■ WHAT THE EXERCISE ASKS ■
Print every row below word for word, but leave out the pictures.

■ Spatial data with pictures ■
[START]

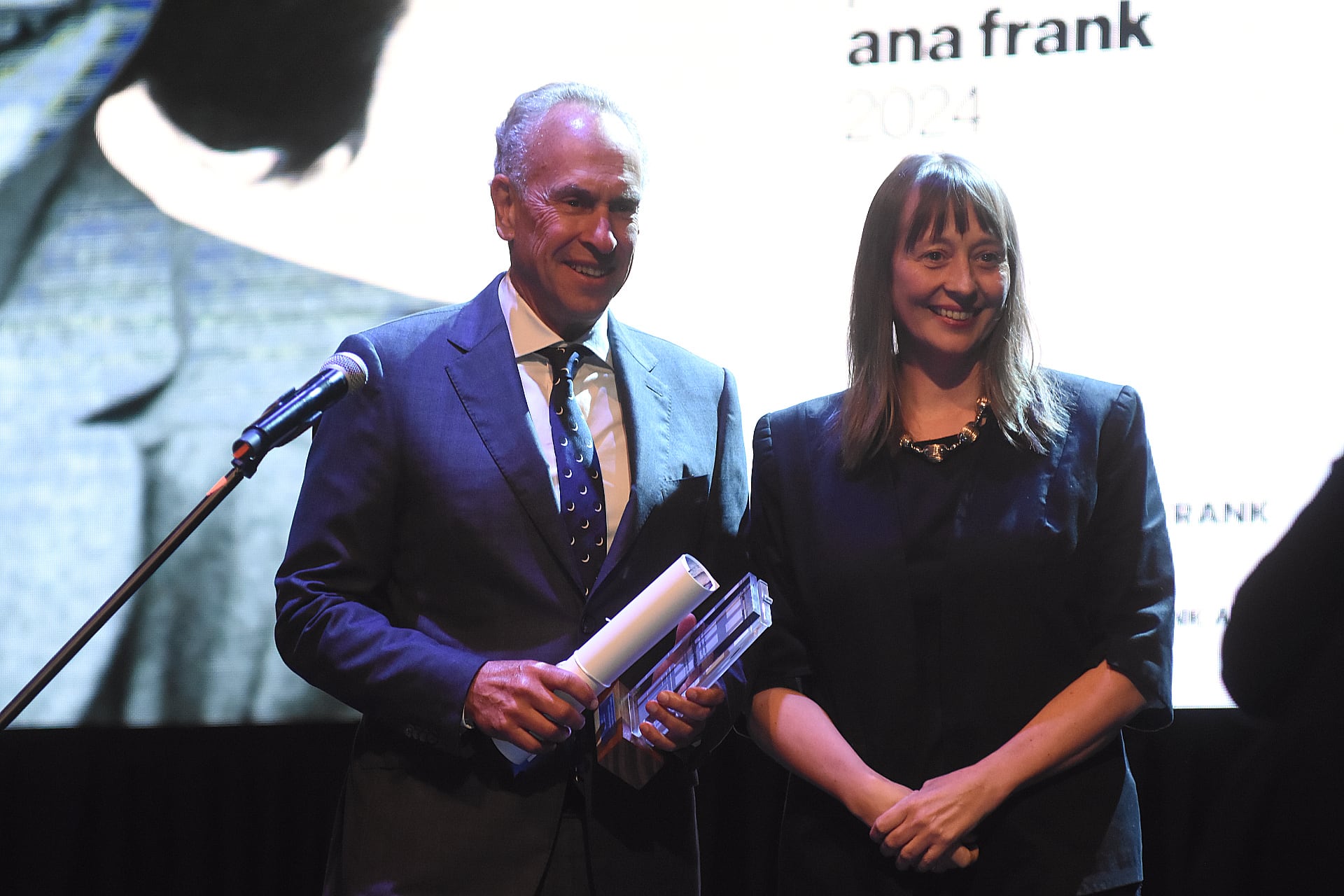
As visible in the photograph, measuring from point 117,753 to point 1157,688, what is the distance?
93.0 inches

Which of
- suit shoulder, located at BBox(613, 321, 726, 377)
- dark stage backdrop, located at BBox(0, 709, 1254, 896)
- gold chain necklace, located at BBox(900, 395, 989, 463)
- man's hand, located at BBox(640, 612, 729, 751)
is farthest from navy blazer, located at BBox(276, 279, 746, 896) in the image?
dark stage backdrop, located at BBox(0, 709, 1254, 896)

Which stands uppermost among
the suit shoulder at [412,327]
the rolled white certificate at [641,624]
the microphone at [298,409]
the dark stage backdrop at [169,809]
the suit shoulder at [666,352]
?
the suit shoulder at [412,327]

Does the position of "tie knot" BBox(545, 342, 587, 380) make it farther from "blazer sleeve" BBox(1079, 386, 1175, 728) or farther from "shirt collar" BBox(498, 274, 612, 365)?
"blazer sleeve" BBox(1079, 386, 1175, 728)

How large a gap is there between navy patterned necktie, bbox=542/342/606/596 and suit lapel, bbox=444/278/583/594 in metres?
0.03

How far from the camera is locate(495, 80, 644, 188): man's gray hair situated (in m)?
1.96

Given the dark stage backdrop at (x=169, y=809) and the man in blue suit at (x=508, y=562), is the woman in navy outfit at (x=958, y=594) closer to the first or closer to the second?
the man in blue suit at (x=508, y=562)

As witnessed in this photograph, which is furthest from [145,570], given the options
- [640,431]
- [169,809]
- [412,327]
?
[169,809]

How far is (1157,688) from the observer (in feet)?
5.80

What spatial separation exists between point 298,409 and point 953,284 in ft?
3.16

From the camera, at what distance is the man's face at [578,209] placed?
1912 millimetres

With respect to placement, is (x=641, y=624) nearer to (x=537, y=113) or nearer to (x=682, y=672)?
(x=682, y=672)

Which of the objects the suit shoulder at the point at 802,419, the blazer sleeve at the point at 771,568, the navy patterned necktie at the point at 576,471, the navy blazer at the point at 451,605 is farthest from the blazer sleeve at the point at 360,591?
the suit shoulder at the point at 802,419

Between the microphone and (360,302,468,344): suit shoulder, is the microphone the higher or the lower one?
the lower one

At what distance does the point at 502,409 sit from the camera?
1.85 m
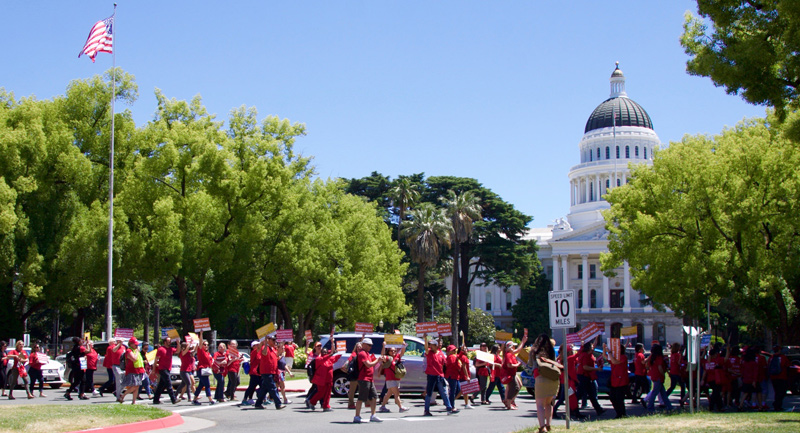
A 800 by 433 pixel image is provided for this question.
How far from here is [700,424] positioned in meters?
13.8

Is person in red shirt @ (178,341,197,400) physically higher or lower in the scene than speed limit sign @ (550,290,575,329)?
lower

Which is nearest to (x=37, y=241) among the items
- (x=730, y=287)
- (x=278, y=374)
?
(x=278, y=374)

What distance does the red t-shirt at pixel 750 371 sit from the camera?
1862cm

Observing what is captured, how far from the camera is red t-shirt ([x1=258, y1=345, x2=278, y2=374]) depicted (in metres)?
18.1

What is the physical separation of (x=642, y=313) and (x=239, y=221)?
71.3 metres

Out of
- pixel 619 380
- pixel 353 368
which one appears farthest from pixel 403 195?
pixel 619 380

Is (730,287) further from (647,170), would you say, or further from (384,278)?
(384,278)

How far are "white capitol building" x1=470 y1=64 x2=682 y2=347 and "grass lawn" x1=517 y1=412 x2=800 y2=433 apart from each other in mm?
74943

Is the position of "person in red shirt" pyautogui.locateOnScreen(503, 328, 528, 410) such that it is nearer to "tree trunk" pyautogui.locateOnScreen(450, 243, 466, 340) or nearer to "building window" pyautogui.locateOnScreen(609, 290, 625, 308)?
"tree trunk" pyautogui.locateOnScreen(450, 243, 466, 340)

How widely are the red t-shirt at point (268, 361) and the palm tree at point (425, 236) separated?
4200 centimetres

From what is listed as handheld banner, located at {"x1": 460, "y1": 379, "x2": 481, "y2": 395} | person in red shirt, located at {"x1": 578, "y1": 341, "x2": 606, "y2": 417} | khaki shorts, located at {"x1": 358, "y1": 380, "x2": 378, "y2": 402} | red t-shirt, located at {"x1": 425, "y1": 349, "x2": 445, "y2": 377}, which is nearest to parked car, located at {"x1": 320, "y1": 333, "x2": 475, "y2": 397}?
handheld banner, located at {"x1": 460, "y1": 379, "x2": 481, "y2": 395}

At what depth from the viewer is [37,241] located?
113 ft

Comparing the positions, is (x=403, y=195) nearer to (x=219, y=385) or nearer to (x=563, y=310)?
(x=219, y=385)

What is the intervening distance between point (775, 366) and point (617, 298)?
8693 cm
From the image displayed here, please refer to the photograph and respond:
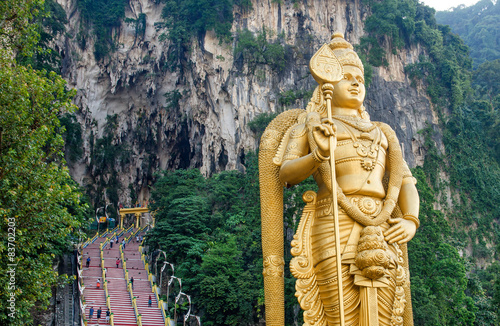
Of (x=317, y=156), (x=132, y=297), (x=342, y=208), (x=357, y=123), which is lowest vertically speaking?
(x=132, y=297)

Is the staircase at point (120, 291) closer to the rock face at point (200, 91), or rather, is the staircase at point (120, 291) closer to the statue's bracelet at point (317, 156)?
the rock face at point (200, 91)

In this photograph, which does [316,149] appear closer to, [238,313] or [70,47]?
[238,313]

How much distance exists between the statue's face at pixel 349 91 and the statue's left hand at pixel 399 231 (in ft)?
4.41

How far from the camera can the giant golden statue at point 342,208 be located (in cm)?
457

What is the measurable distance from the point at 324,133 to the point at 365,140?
1073 millimetres

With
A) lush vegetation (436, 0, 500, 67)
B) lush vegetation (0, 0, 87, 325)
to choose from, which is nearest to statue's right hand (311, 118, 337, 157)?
lush vegetation (0, 0, 87, 325)

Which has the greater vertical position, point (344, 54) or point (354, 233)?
point (344, 54)

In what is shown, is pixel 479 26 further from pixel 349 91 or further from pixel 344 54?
pixel 349 91

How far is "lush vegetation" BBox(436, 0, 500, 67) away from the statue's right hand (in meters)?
40.4

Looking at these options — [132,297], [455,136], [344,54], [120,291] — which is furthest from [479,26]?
[344,54]

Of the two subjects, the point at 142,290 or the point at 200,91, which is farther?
the point at 200,91

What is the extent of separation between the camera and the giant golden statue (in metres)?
4.57

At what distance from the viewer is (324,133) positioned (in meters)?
4.34

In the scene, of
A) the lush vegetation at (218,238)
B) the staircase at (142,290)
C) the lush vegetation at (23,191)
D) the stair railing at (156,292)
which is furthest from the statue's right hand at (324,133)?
the staircase at (142,290)
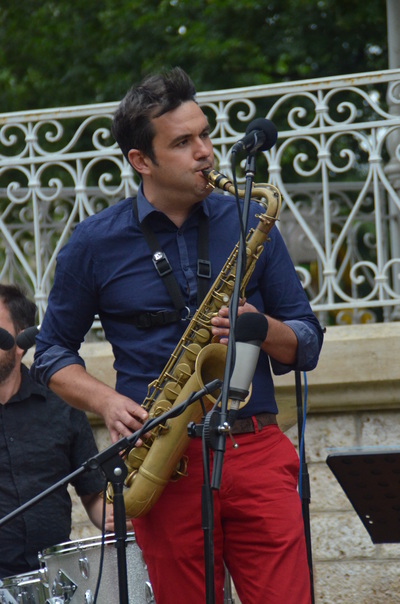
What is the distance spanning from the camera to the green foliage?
9.45m

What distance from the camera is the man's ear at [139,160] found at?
3.57 m

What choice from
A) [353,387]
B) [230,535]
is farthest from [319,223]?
[230,535]

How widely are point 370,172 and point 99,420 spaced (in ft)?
6.69

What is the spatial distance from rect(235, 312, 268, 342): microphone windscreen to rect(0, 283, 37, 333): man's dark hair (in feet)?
7.32

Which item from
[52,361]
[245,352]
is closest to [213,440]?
[245,352]

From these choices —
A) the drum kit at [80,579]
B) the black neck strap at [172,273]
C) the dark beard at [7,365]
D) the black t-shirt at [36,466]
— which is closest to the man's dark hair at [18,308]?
→ the dark beard at [7,365]

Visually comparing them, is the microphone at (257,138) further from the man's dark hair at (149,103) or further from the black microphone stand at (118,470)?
the black microphone stand at (118,470)

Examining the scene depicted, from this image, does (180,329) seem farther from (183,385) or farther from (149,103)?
(149,103)

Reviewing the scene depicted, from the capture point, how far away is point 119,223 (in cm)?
353

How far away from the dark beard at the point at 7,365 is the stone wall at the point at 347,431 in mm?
629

[END]

■ FINAL RESULT ■
As visible in the photograph, measuring from point 117,753 to point 1157,688, what is the distance?
93.0 inches

Which of
- suit shoulder, located at BBox(613, 321, 726, 377)
- dark stage backdrop, located at BBox(0, 709, 1254, 896)
- gold chain necklace, located at BBox(900, 395, 989, 463)
- man's hand, located at BBox(640, 612, 729, 751)
is farthest from navy blazer, located at BBox(276, 279, 746, 896) in the image?
dark stage backdrop, located at BBox(0, 709, 1254, 896)

Which stands uppermost among
the suit shoulder at [412,327]
the rolled white certificate at [641,624]
the microphone at [298,409]
the dark stage backdrop at [169,809]
the suit shoulder at [666,352]
?
the suit shoulder at [412,327]

Does the position of "tie knot" BBox(545, 342, 587, 380) make it farther from "blazer sleeve" BBox(1079, 386, 1175, 728) or farther from "shirt collar" BBox(498, 274, 612, 365)?
"blazer sleeve" BBox(1079, 386, 1175, 728)

How large a gap is there between navy patterned necktie, bbox=542/342/606/596 and suit lapel, bbox=444/278/583/594 in metres?
0.03

How far from the camera is locate(495, 80, 644, 188): man's gray hair situated (in m)?
1.96

Given the dark stage backdrop at (x=169, y=809) and the man in blue suit at (x=508, y=562), is the woman in navy outfit at (x=958, y=594) closer to the first or closer to the second?
the man in blue suit at (x=508, y=562)

As witnessed in this photograph, which is furthest from [145,570], given the options
- [640,431]
- [169,809]
- [412,327]
?
[169,809]

How far is (1157,688) from the observer (in feet)?
5.80

What spatial separation exists between point 298,409 and point 953,284 in ft?
3.16

From the camera, at what distance is the man's face at [578,209] placed?
1912 millimetres

With respect to placement, is (x=641, y=624) nearer to (x=537, y=113) or nearer to (x=682, y=672)?
(x=682, y=672)

Which of the objects the suit shoulder at the point at 802,419, the blazer sleeve at the point at 771,568, the navy patterned necktie at the point at 576,471, the navy blazer at the point at 451,605 is farthest from the blazer sleeve at the point at 360,591?
the suit shoulder at the point at 802,419

Between the microphone and (360,302,468,344): suit shoulder, is the microphone the higher or the lower one?
the lower one

At what distance does the point at 502,409 sit from the camera?
1.85 m
A 800 by 433 pixel image is provided for this question.
How far from here is [700,424] positioned in meters?
13.8

Is person in red shirt @ (178,341,197,400) physically higher or lower in the scene than speed limit sign @ (550,290,575,329)?
lower

Which is nearest to (x=37, y=241) among the items
- (x=730, y=287)
- (x=278, y=374)
?
(x=278, y=374)

What distance does the red t-shirt at pixel 750 371 sit from the camera?
1862cm

Observing what is captured, how far from the camera is red t-shirt ([x1=258, y1=345, x2=278, y2=374]) depicted (in metres)?
18.1

What is the physical separation of (x=642, y=313) and (x=239, y=221)?
71.3 metres

Out of
- pixel 619 380
- pixel 353 368
which one appears farthest from pixel 403 195?
pixel 619 380

Is (730,287) further from (647,170), would you say, or further from (384,278)?
(384,278)

How far are "white capitol building" x1=470 y1=64 x2=682 y2=347 and "grass lawn" x1=517 y1=412 x2=800 y2=433 apart from each other in mm?
74943

Is the position of "person in red shirt" pyautogui.locateOnScreen(503, 328, 528, 410) such that it is nearer to "tree trunk" pyautogui.locateOnScreen(450, 243, 466, 340) or nearer to "building window" pyautogui.locateOnScreen(609, 290, 625, 308)?
"tree trunk" pyautogui.locateOnScreen(450, 243, 466, 340)

How widely are the red t-shirt at point (268, 361) and the palm tree at point (425, 236) separated?
4200 centimetres

From what is listed as handheld banner, located at {"x1": 460, "y1": 379, "x2": 481, "y2": 395} | person in red shirt, located at {"x1": 578, "y1": 341, "x2": 606, "y2": 417} | khaki shorts, located at {"x1": 358, "y1": 380, "x2": 378, "y2": 402} | red t-shirt, located at {"x1": 425, "y1": 349, "x2": 445, "y2": 377}, which is nearest to parked car, located at {"x1": 320, "y1": 333, "x2": 475, "y2": 397}?
handheld banner, located at {"x1": 460, "y1": 379, "x2": 481, "y2": 395}

At what depth from the viewer is [37,241] located?
113 ft

Comparing the positions, is (x=403, y=195) nearer to (x=219, y=385) or nearer to (x=563, y=310)?
(x=219, y=385)

What is the intervening distance between point (775, 366) and point (617, 298)?
8693 cm
From the image displayed here, please refer to the photograph and respond:
Of (x=317, y=156), (x=132, y=297), (x=342, y=208), (x=357, y=123), which is lowest vertically speaking?
(x=132, y=297)

Is the staircase at point (120, 291) closer to the rock face at point (200, 91), or rather, is the staircase at point (120, 291) closer to the statue's bracelet at point (317, 156)?
the rock face at point (200, 91)

In this photograph, which does [316,149] appear closer to, [238,313] or [70,47]?
[238,313]

How much distance exists between the statue's face at pixel 349 91 and the statue's left hand at pixel 399 231 (in ft)?
4.41

How far from the camera can the giant golden statue at point 342,208 be located (in cm)?
457

What is the measurable distance from the point at 324,133 to the point at 365,140?
1073 millimetres

With
A) lush vegetation (436, 0, 500, 67)
B) lush vegetation (0, 0, 87, 325)
to choose from, which is nearest to statue's right hand (311, 118, 337, 157)?
lush vegetation (0, 0, 87, 325)

Which has the greater vertical position, point (344, 54) or point (354, 233)?
point (344, 54)

In what is shown, is pixel 479 26 further from pixel 349 91 or further from pixel 344 54?
pixel 349 91

How far is "lush vegetation" BBox(436, 0, 500, 67) away from the statue's right hand (in meters)?
40.4

Looking at these options — [132,297], [455,136], [344,54], [120,291] — which is furthest from [479,26]?
[344,54]

Of the two subjects, the point at 142,290 or the point at 200,91, which is farther?
the point at 200,91

What is the extent of separation between the camera and the giant golden statue (in metres)?
4.57

At what distance from the viewer is (324,133) positioned (in meters)?
4.34

In the scene, of
A) the lush vegetation at (218,238)
B) the staircase at (142,290)
C) the lush vegetation at (23,191)
D) the stair railing at (156,292)
which is furthest from the statue's right hand at (324,133)?
the staircase at (142,290)
What is the distance spanning from the camera to the green foliage?
9.45m

What distance from the camera is the man's ear at [139,160] found at?
3.57 m

What choice from
A) [353,387]
B) [230,535]
is farthest from [319,223]?
[230,535]

How widely are point 370,172 and point 99,420 spaced (in ft)?
6.69

What is the spatial distance from rect(235, 312, 268, 342): microphone windscreen to rect(0, 283, 37, 333): man's dark hair (in feet)?
7.32

Which item from
[52,361]
[245,352]
is closest to [213,440]?
[245,352]

From these choices —
A) the drum kit at [80,579]
B) the black neck strap at [172,273]
C) the dark beard at [7,365]
D) the black t-shirt at [36,466]
— which is closest to the man's dark hair at [18,308]?
→ the dark beard at [7,365]

Visually comparing them, is the microphone at (257,138) further from the man's dark hair at (149,103) or further from the black microphone stand at (118,470)?
the black microphone stand at (118,470)

Examining the scene depicted, from this image, does (180,329) seem farther from (183,385) or farther from (149,103)?
(149,103)

Reviewing the scene depicted, from the capture point, how far away is point 119,223 (in cm)?
353

How far away from the dark beard at the point at 7,365 is the stone wall at the point at 347,431 in mm?
629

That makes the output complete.